Caffeine, theophyllamine and papaverine have the following structures

Parkinson's disease is not only characterized by

one has an activity that is lower than normal in the brain's dopamine cysteines, but also with a degeneration of the brain's norepinephrine neurons. It is thus the case that also the norepinephrine systems in

the brain has an activity that is lower than normal. Such a condition where one has an activity that is lower than normal in the norepinephrine neurons also characterizes certain states of depression. It is shown, and reference is made here to G.C. Palmer, Meuropharmacology Vol. 11, p. 145 (1972) and Weiss, Strada, Advances in Cyclic Nucleotide

Research Vol. 1, p. 357"Haven Press, New York (1972)"that the norepinephrine receptors in the brain as well as the dopamine receptors in the brain have a function that goes via a cyclic AMP (adenosine monophosphate) mechanism. It is therefore assumed that the new pharmaceutical preparations according to the present invention, which affect the dopamine receptors very strongly, will also affect the norepinephrine receptors just as strongly. That compositions according to the present invention have an effect on ingested norepinephrine receptors* is shown in the following by tests on acutely spinalized rats. As it is also known that the norepinephrine receptors become hypersensitive to noradrenergic compounds such as dopa and desipramine when the noradreline system is brought to degeneration, and reference is made here to the above-mentioned articles by Palmer and Weiss, Strada - it is clear that the unexpected increased effect of compositions according to the present invention in tests on the dopamine model, i.e. on turning or turning behavior or behavior in rats, then one will have a correspondingly unexpected increased effect of the same compositions on a degenerated norepinephrine system , which in turn means that compositions according to the present invention also provide a new method for treating depression.

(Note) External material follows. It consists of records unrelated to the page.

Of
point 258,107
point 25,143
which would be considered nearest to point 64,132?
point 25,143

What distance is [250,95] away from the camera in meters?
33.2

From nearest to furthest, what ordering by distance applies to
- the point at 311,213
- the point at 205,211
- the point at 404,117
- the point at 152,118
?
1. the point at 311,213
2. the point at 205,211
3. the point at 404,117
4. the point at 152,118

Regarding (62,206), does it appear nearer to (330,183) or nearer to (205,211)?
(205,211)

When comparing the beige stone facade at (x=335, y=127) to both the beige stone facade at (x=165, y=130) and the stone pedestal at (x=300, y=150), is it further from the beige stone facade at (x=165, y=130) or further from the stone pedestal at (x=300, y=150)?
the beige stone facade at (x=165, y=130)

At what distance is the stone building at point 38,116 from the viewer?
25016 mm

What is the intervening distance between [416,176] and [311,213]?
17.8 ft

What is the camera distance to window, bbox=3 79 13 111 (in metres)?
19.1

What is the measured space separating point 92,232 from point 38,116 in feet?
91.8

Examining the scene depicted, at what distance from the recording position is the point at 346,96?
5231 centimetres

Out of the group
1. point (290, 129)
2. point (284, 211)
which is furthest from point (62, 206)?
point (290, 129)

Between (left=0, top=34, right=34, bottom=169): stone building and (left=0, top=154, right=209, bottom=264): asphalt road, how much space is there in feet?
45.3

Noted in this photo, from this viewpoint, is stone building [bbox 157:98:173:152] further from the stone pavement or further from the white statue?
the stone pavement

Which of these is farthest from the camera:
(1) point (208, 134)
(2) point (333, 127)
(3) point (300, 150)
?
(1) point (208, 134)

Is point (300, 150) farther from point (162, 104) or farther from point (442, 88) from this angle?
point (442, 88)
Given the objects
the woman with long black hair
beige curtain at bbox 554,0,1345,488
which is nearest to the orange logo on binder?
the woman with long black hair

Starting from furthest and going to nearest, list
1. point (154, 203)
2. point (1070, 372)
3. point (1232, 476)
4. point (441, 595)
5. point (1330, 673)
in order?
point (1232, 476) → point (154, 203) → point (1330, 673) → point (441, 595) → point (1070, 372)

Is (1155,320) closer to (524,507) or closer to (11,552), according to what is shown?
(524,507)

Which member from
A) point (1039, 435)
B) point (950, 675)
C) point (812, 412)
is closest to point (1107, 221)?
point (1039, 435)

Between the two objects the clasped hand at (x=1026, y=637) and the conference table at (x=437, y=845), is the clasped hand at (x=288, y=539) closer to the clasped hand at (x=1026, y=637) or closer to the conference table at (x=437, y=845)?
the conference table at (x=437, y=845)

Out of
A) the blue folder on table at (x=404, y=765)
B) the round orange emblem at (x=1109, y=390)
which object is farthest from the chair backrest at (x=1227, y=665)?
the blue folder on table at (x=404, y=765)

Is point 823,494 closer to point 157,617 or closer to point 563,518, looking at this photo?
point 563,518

It is thus a purpose of the present invention

to provide a method for the treatment of certain types of depression by adding new pharmaceutical preparations according to the present invention, especially caffeine-dopa and theophyllamine-dopa combinations with or without the addition of known anti-depressants of the iipramine type, such as desipramine, imipramine and protriptyline. The combinations caffeine-desipramine, caffeine-imipramine, caffeine-protriptyline and theophylline-imipramine and theophylline-protriptyline may be mentioned as useful combinations.

The aforementioned anti-depressant compounds are known and have the following structural formulas

Another area where preparations according to the present invention can be used is the treatment of patients who have had a stroke. It has been shown by experiments on animals, and reference is made here to Wurtman, Zervas, J. Neurosurg. Vol. '40, pp. 34-36 (1974),

that experimentally developed conditions that correspond to the conditions found in patients who have had a stroke lead to a greater reduction in the amount of dopamine in the brain and a degeneration of the dopamine system with the development of a hypersensitivity of the dopamine receptor.

One will thus have a therapeutic advantage by treating such patients with compounds that stimulate the central dopaminergic receptors. Do new compositions according to foreXigg§A&§ eppfinnalao should produce the same unexpected increase in dopamine receptor activity and is. therefore very valuable in such treatments.

The invention thus provides, as mentioned above, a new method for the treatment of depression by administering a therapeutically effective amount of at least one compound selected from the group consisting of caffeine and theophylline in combination with an anti-depressant compound of the imipramine type such as desipramln , imipramine and protriptyline, which preferentially block the uptake of norepinephrine. The invention also provides new pharmaceutical preparations as well as a method for their treatment, where said preparations contain a compound from the group consisting of caffeine and theophyllamine in combination with an anti-depressant compound as mentioned above. The pharmaceutical preparations containing :-\

caffeine-theophyllamine and an anti-depressant compound are prepared in a conventional manner analogous to that described below.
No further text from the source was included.